Hello again, sorry it's been so long since I last put up a post. I really don't even know were to start. I guess all I can say is that over the past few weeks I have been a bit rocky for me. I don't know why but I'm super moody so if I come off as bitchy or winy just bare with me it's that time of the month. As you all may know Fusion no longer works with me and that's pretty much is a major royal suck ass for me at work. I'm surrounded with new people and find my self as a corporate baby sitter. Sure they will get the hang of stuff it's just so stress full to have to train people how to do there job while trying to stay on top of yours. I really am not bitter that he left I just miss him along with Don and Bobby. Thank god Bryan is still there so I have some one to joke with. Also I would like to add that I think its pretty bad ass what Fusion is doing with his life, a lot of people don't have the guts to make those kind of life changes and I admire him for it.
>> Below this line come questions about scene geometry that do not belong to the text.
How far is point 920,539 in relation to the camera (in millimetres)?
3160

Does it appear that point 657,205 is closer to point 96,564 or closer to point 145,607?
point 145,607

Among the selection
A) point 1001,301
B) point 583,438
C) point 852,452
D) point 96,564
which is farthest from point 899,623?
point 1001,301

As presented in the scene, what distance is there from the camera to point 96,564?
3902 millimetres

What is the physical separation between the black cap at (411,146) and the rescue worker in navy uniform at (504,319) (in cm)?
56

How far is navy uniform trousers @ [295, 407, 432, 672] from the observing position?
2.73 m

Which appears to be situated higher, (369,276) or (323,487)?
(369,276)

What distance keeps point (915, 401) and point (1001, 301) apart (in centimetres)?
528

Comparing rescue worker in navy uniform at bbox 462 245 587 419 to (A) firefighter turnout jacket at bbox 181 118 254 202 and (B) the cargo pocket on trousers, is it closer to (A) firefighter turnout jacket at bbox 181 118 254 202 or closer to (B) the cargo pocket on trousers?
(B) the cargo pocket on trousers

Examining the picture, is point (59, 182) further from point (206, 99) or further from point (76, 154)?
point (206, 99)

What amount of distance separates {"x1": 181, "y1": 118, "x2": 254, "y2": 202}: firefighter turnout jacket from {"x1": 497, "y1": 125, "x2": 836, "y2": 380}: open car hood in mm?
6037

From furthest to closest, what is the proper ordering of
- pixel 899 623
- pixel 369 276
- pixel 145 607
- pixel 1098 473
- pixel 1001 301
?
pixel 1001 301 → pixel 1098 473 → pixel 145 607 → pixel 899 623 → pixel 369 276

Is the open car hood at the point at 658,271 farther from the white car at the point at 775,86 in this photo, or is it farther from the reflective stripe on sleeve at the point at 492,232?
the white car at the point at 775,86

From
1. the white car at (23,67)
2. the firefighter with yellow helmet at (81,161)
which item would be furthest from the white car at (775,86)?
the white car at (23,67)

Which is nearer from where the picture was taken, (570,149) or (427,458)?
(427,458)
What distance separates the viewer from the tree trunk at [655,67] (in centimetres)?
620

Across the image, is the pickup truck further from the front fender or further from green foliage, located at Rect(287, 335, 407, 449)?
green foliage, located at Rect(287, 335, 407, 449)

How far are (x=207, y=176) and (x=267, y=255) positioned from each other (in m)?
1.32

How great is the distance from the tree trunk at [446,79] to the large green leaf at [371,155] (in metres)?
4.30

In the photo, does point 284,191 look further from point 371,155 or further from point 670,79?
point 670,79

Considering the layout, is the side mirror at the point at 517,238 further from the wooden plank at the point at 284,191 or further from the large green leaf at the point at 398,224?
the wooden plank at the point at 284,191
Really what's been bothering me most about myself is the lack of creation I have been able to achieve in my art and music. It just all seems so stale to me. I don't know if it's depression or what but every time I get mid way through a track I start to think it's shit and I can do better. This torment is really getting to me. Not to mention I haven't picked up a paint brush in months... well about 13 months to be exact. I need some kind of inspiration and guidance in my work and oww boy you have no idea how hard I have been looking. My girl friend Kristen who is a owner of a record label was really supportive and she offered her husband up to sit in with me and work on stuff together but that would make me more nervous then anything. There is something nerve wracking about working with some one who you have respected there work since you were in high school.
I'm sure I will snap out of this soon it's just pissing me off more then anything.
Well Im going to try to work on some music now. Wish me luck.